### SET EXERCISE A
Please return, word for word, the part of the article on Miley Cyrus that opens with the words containing "Of Course Miley" and closes with "to Miley Cyrus.".

Of Course Miley Cyrus Is a Sham
Sinead O'Connor has accused her of taking on a phony new identity, but self-reinvention is often the whole point of pop.

Many a pop-music controversy has been caused by the question of whether the name on the package is a statement of creative ownership or a convenient fiction of marketing. What input does Beyoncé have into "her" music? For that matter, what input did Led Zeppelin have into "their" music? Are they geniuses shaping their own personal statements? Or are they just brands to put on anonymous product?
These questions form the context for singer Sinead O'Connor's recent open letter to Miley Cyrus.
I am extremely concerned for you that those around you have led you to believe, or encouraged you in your own belief, that it is in any way 'cool' to be naked and licking sledgehammers in your videos. It is in fact the case that you will obscure your talent by allowing yourself to be pimped, whether it's the music business or yourself doing the pimping.
O'Connor is warning Cyrus about using her body and sexuality to sell records. But the background assumption is that Cyrus isn't fully in control of her music, or, at the very least, that Miley Cyrus the naked, tongue-wagging meme will erase Miley Cyrus the artist. As singer Amanda Palmer wrote, telling Cyrus "that her team is to blame is telling her that she's not steering her own career and decisions." Palmer points out that Cyrus is likely to feel "patronized"—which, given Cyrus's aggressive response to O'Connor's advice, appears to have been the case.
Pop musicians get patronized this way pretty often; in other realms of entertainment, the corporate and the personal coexist happily enough, and no one seems too disturbed. Why is that? After all, if you're willing to condemn pop music for being generated by roomfuls of anonymous suits, it seems like Hollywood should come in for similar ire. Yet even the slickest producers of corporate product—your Steven Spielbergs and Michael Bays—are treated as auteurs responsible for the films with their names on them, no matter how lousy those movies may be. Similarly, Jeff Koons doesn't actually make the art sold under his name. But at worst he's seen as a canny scam-artist, not a pimped-out product himself.
It's worth thinking a little more about Koons, because his art is not just made by people who are anonymous to the public, but actually is about its own anonymity. In "Hulk (Wheelbarrow)" for example, Koons (or rather, Koons's hired workers) created a bronze statue painted to look exactly like a blow-up inflatable. In other words, a mass-produced statue is virtuosically made to look like a mass-produced piece of plastic crap. Koons is reminding us that someone's genius and heart went into all those supposedly soulless products, yes, even into the twerking Miley and the inflatable Hulk. He's calling attention to the artifice not to malign it but to point out that it, too, is art. For that matter, the Hulk himself seems to be involved in the marketing, pushing his wheel-barrow and bellowing to you all to come get those real, fresh flowers—authentic beauty you can buy.

### THE INPUT
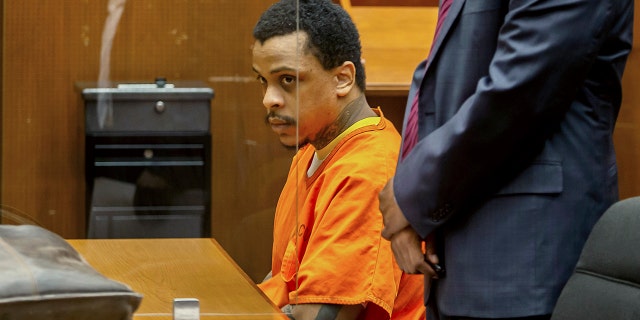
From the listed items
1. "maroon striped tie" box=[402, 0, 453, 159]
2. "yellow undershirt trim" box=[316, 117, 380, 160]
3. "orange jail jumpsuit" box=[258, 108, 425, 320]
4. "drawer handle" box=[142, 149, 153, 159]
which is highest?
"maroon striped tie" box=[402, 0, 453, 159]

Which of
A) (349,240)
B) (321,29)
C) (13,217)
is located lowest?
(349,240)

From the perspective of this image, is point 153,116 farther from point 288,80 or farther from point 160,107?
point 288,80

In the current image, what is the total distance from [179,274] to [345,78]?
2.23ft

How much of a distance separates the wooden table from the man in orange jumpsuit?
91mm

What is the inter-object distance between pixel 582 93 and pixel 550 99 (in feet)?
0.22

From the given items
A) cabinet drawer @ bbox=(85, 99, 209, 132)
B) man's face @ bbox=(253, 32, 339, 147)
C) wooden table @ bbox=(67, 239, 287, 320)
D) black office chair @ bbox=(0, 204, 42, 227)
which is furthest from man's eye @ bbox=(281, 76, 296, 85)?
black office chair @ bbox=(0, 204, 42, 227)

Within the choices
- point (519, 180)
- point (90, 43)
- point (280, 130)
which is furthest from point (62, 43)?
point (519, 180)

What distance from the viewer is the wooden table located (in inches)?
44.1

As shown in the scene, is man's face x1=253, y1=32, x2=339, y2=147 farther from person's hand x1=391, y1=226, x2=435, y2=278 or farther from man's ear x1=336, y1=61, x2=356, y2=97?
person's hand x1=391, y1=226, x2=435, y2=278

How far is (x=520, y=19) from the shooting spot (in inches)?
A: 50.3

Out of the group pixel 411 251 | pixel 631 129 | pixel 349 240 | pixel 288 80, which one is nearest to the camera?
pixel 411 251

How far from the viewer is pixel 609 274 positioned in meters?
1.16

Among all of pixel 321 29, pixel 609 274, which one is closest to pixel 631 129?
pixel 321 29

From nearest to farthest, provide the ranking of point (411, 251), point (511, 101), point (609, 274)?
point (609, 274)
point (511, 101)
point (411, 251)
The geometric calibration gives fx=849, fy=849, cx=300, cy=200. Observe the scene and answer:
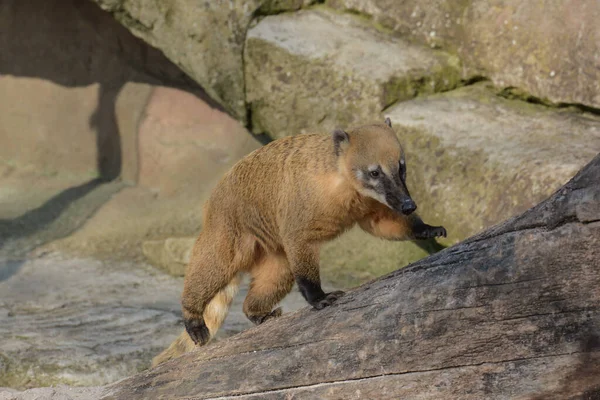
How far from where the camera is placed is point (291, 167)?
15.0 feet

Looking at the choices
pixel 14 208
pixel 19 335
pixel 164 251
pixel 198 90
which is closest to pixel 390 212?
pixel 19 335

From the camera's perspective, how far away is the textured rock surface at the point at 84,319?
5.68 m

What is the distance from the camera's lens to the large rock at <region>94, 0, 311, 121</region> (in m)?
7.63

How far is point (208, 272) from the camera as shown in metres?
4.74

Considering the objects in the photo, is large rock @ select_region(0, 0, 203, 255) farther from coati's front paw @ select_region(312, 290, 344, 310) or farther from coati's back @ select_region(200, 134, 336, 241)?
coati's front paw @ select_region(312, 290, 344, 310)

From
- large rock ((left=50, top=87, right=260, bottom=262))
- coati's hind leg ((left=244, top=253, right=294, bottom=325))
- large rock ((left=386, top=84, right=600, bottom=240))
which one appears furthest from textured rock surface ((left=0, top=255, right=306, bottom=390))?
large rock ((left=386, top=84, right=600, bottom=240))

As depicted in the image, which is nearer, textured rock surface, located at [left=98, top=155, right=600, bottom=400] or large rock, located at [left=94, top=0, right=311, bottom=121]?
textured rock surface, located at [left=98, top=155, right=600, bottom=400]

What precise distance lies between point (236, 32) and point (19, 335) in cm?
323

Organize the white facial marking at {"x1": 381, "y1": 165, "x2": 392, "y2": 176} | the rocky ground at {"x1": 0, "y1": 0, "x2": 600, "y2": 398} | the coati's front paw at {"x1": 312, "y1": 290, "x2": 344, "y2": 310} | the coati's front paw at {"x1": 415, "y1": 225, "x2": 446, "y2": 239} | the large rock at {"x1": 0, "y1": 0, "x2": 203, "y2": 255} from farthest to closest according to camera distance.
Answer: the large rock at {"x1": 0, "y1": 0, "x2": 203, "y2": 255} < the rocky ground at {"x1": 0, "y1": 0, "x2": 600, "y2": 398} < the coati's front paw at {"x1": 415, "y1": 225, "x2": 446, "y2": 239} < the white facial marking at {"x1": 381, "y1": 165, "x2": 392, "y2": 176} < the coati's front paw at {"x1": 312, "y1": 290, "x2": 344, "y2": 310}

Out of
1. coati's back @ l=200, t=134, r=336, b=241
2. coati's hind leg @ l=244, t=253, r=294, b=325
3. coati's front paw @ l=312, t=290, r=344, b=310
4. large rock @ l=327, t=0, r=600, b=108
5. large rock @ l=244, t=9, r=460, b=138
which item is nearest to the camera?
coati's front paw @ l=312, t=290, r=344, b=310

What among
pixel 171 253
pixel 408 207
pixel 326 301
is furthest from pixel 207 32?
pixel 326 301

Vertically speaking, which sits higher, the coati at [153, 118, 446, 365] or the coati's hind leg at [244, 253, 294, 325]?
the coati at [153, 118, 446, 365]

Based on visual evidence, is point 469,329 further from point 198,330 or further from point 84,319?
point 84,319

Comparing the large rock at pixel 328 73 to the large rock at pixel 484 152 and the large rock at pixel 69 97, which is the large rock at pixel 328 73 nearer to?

### SET EXERCISE B
Give only the number of lines in the records that contain the string "orange".

### FULL ANSWER A
Of Course Miley Cyrus Is a Sham
Sinead O'Connor has accused her of taking on a phony new identity, but self-reinvention is often the whole point of pop.

Many a pop-music controversy has been caused by the question of whether the name on the package is a statement of creative ownership or a convenient fiction of marketing. What input does Beyoncé have into "her" music? For that matter, what input did Led Zeppelin have into "their" music? Are they geniuses shaping their own personal statements? Or are they just brands to put on anonymous product?
These questions form the context for singer Sinead O'Connor's recent open letter to Miley Cyrus.

### FULL ANSWER B
2